Ma ecco la teoria fantastica, che è anche l’affermazione consapevole, di Viatieslav Zaitsev, nato nel 1918, filologo all’Accademia di Scienze della Russia Bianca, a Minsk, e ricercatore appassionato di problemi e di enigmi del passato. Dopo aver raccolto per anni fatti misteriosi, partendo da avvenimenti biblici e riallacciandosi a scritti antichissimi da lui elaborati e tradotti, egli è giunto infatti a delle conclusioni stupefacenti: «sono certo, ormai », afferma, «che al principio della nostra era, una gigantesca nave spaziale proveniente da un altro sistema solare si fermò nell’orbita ed osservò a lungo quanto gli uomini facevano. Poi da questa nave si staccarono tre veicoli più piccoli con a bordo ciascuno un missionario-psicologo che fu fatto sbarcare nella zona terrestre sulla quale aveva avuto il compito di operare.»
Per lo scienziato russo non vi sono dubbi; in America Centrale il primo degli astronauti fu noto sotto il nome di Quetzalcoatl, in Asia Minore ebbe nome Gesù Cristo, e in Cina Djan Dao Riin.
«Queste tre figure leggendarie hanno tali rassomiglianze nel loro aspetto, nel loro comportamento e nel messaggio che portano, che il rapporto fra di loro è stupefacente», concorda anche Semitjov. Ma le prove di questa asserzione che, pur essendo scioccante, non toglie tuttavia nulla alla grandezza delle religioni, anzi, semmai le rende più convincenti, dove sono?
Le prove, secondo Zaitsev, sono migliaia. «Noi camminiamo in mezzo ad esse », egli ha detto durante un’intervista, «ma ci siamo cosi abituati, e siamo così poco interessati che non le rimarchiamo neppure.»
Lo scienziato sostiene che persino i monasteri e le cattedrali, con le loro torri e le loro cupole fanno pensare alle capsule spaziali e che i templi tendono verso il cielo come per arrivare agli dei, per indicare da dove essi giunsero e da dove forse torneranno per cercare di rimettere gli uomini sulla strada della pace.

• _DATI FORNITI_:
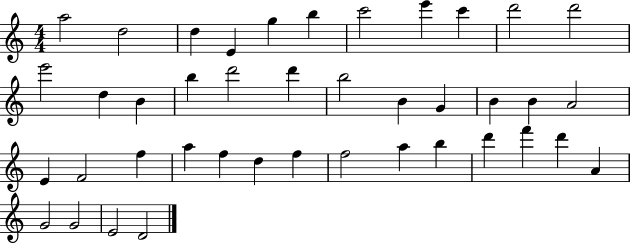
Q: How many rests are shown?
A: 0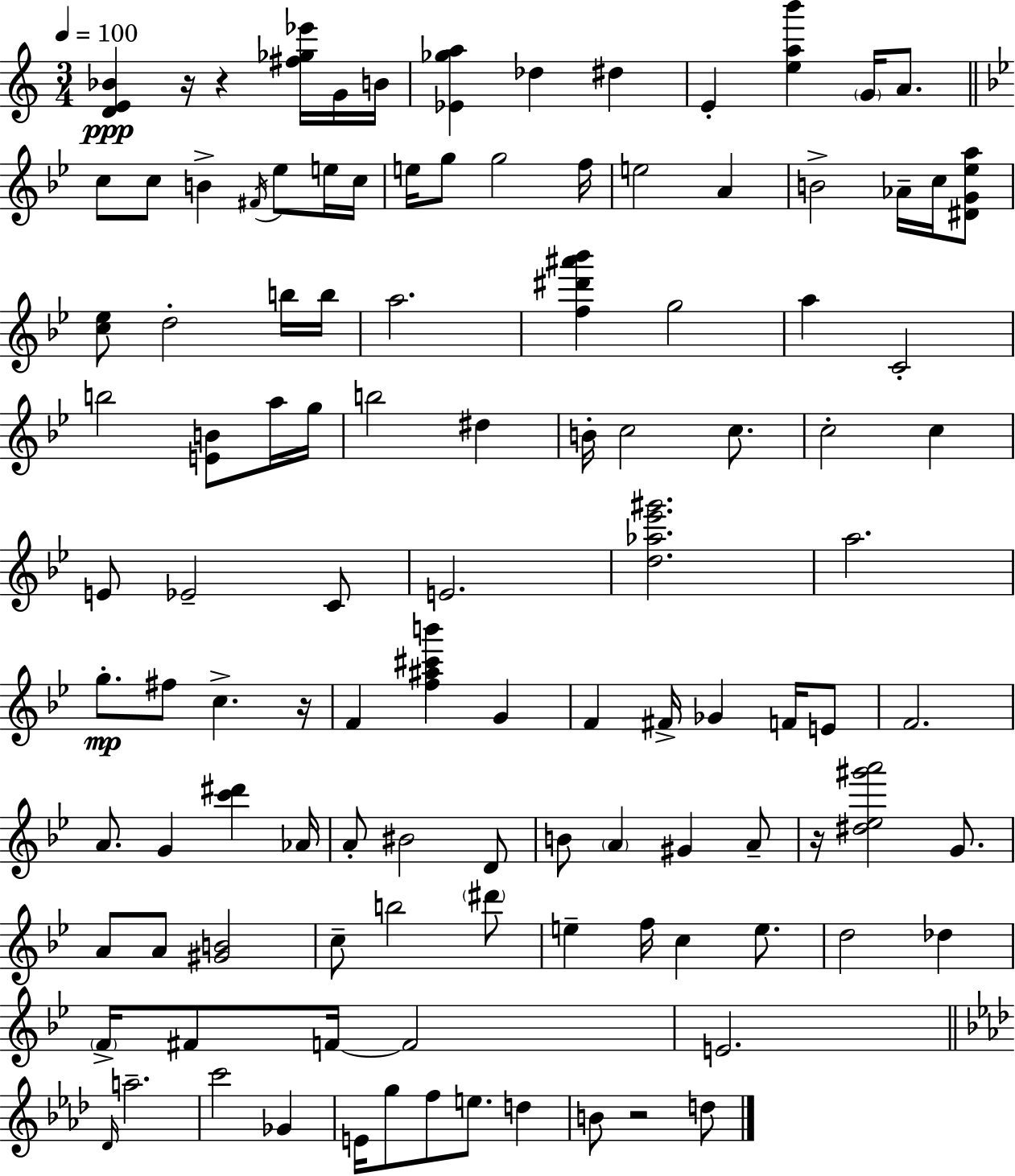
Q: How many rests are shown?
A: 5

• _ISTRUZIONI DI LAVORO_:
1 – Ripeti alla lettera il passo del brano sulla teoria di Zaitsev che comincia con "Lo scienziato sostiene" e finisce con "strada della pace.".
2 – Rispondi a queste domande sul brano sulla teoria di Zaitsev:
(a) In che anno è nato Viatieslav Zaitsev?
(b) Con quale nome fu noto in Cina, secondo lo scienziato russo, uno degli astronauti?
(c) Quante sono le prove, secondo Zaitsev?
3 – Riprendi il brano sulla teoria di Zaitsev e proseguilo dopo la sua ultima frase.

• _RISPOSTE AI COMPITI_:
1 –
Lo scienziato sostiene che persino i monasteri e le cattedrali, con le loro torri e le loro cupole fanno pensare alle capsule spaziali e che i templi tendono verso il cielo come per arrivare agli dei, per indicare da dove essi giunsero e da dove forse torneranno per cercare di rimettere gli uomini sulla strada della pace.

2 –
(a) Nel 1918.
(b) Djan Dao Riin.
(c) Migliaia.

3 –
Egli si dice convinto che gli «dei» non furono altro che uomini extraterrestri scesi dai loro pianeti su navi spaziali e che risalirono con l’aiuto dei missili.
«Esistono templi che rassomigliano moltissimo a missili spaziali », dice Zaitsev. «Guardate i minareti turchi, coi loro coni appuntiti, i loro ceppi a forma di cono fra i diversi piani’... E perchè si trovano sempre negli antichi scritti religiosi le descrizioni della discesa dal cielo degli angeli, del figlio di Dio, circondati da fiamma e fumo? E fiamme sono ancora menzionate quando ritornano in cielo...»

I tre astronauti arrivati sul pianeta Terra all’inizio della nuova era, si dichiararono salvatori del mondo e figli di Dio onnipotente. Quetzalcoatl, venerato dagli Aztechi «giunse da un luogo sconosciuto, nella direzione del sole nascente»; biondo, barbuto, vestito di bianco, la leggenda narra che faceva miracoli, dava prove di grande sapienza e giustizia. Quando parti, si innalzò in una colonna di fuoco promettendo di ritornare.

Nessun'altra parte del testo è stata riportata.